Text Moderation can be used by our customers to identify content that they determine is offensive or harmful, sensitive in context, or otherwise inappropriate for their brand. Once an organization has identified this content, teams can take steps to remove it from advertising campaigns or prevent it from being associated with the brand in the future, helping ensure that advertising campaigns are effective and that the brand is associated with positive and trustworthy content.
Digital media platforms, gaming publishers, and online marketplaces all have a vested interest in mitigating the risks of user-generated content. They want to provide a safe and welcoming environment for their users while also maintaining an open and free exchange of ideas. Text Moderation can help them achieve this goal, using artificial neural networks to detect and remove harmful content, such as harassment or abuse. These efforts can help reduce harm, improve customer experience, and increase customer retention.

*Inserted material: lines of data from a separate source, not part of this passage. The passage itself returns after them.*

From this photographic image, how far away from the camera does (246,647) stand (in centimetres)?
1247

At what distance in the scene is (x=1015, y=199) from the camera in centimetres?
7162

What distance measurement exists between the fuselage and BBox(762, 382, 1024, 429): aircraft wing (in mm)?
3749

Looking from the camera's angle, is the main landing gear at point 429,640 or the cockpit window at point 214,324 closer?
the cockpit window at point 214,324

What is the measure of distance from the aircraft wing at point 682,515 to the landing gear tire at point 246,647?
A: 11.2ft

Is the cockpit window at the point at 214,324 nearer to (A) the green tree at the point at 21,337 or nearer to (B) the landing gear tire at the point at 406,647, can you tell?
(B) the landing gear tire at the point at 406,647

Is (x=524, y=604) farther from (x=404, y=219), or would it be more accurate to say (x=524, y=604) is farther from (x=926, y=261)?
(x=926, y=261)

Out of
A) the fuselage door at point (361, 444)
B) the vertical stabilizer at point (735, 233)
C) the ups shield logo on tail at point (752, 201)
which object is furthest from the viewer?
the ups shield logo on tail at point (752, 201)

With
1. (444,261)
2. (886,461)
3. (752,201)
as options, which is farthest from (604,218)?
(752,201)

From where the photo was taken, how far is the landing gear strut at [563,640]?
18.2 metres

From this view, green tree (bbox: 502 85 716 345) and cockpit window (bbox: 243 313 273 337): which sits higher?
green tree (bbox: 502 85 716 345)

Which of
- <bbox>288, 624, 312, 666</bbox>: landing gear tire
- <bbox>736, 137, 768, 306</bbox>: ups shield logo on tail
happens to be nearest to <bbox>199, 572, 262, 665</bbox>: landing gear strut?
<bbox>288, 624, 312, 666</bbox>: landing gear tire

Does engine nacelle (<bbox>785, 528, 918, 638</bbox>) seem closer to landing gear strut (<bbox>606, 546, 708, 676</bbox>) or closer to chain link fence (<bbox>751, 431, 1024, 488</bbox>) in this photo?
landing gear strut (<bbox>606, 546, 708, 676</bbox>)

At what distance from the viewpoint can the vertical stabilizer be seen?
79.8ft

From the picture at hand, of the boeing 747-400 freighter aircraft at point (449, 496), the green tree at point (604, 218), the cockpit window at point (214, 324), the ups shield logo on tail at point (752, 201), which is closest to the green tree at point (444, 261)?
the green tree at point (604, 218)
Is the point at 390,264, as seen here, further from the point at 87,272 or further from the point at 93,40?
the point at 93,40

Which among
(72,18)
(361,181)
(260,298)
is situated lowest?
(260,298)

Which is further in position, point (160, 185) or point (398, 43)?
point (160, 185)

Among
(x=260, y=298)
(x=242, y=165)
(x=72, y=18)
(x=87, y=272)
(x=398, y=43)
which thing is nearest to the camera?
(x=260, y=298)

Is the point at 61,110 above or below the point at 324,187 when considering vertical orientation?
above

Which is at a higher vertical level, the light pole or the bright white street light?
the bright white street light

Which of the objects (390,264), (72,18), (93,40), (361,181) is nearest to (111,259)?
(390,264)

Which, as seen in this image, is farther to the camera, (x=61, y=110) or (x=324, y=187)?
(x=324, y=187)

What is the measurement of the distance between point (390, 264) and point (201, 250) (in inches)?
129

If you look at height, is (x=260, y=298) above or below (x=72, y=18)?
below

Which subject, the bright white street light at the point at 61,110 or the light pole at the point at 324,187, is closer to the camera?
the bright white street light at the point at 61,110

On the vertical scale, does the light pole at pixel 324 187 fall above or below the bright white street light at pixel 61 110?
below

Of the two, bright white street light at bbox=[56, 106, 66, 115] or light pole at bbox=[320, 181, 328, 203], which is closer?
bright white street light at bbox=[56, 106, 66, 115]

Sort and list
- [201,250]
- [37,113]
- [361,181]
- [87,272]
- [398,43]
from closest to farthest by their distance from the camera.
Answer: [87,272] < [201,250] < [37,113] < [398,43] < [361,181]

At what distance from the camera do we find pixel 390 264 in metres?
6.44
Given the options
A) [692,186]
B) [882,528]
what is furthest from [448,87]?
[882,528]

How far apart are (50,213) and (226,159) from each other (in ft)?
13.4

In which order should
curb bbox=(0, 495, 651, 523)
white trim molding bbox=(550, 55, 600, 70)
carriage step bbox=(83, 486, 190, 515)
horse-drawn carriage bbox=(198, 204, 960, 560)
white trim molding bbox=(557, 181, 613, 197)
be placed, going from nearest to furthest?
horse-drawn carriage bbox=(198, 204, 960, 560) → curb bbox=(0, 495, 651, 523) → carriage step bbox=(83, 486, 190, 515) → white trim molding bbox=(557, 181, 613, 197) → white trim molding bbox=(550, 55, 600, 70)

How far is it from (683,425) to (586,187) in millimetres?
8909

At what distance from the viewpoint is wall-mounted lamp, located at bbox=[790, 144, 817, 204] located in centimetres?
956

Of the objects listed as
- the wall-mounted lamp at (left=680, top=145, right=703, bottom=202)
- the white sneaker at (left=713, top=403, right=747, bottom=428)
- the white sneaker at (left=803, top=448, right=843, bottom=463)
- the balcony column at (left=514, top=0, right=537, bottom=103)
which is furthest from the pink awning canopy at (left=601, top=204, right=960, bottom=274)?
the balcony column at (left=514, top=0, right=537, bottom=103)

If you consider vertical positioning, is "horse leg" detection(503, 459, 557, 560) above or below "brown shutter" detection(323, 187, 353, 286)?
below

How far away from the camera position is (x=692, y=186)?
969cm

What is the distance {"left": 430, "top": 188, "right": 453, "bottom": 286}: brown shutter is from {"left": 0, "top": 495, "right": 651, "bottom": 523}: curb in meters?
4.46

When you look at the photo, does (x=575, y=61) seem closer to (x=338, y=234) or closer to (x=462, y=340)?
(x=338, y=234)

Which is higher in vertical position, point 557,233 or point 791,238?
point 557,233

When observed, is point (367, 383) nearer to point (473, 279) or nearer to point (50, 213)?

Over the last year, progress in AI has enabled software to more reliably generate text, images, and video, leading to new products and services that use machine learning, including text generators, to create content. However, with any AI content generation, there is a risk of producing offensive material, even inadvertently.
To address this risk, we have trained and evaluated the Text Moderation service on real prompts and responses from large generative models. Text Moderation is versatile and covers a broad range of content types, making it a powerful tool for protecting users from harmful content.
Text Moderation is powered by Google’s latest PaLM 2 foundation model to identify a wide range of harmful content, including hate speech, bullying, and sexual harassment. Easy to use and integrate with existing systems, the API can be accessed from almost any programming language to return confidence scores across 16 different “safety attributes.”
Visit the Natural Language AIwebsite to give it a try and refer to the “Text Moderation” page for details. You may also try out the Text Moderation codelab here.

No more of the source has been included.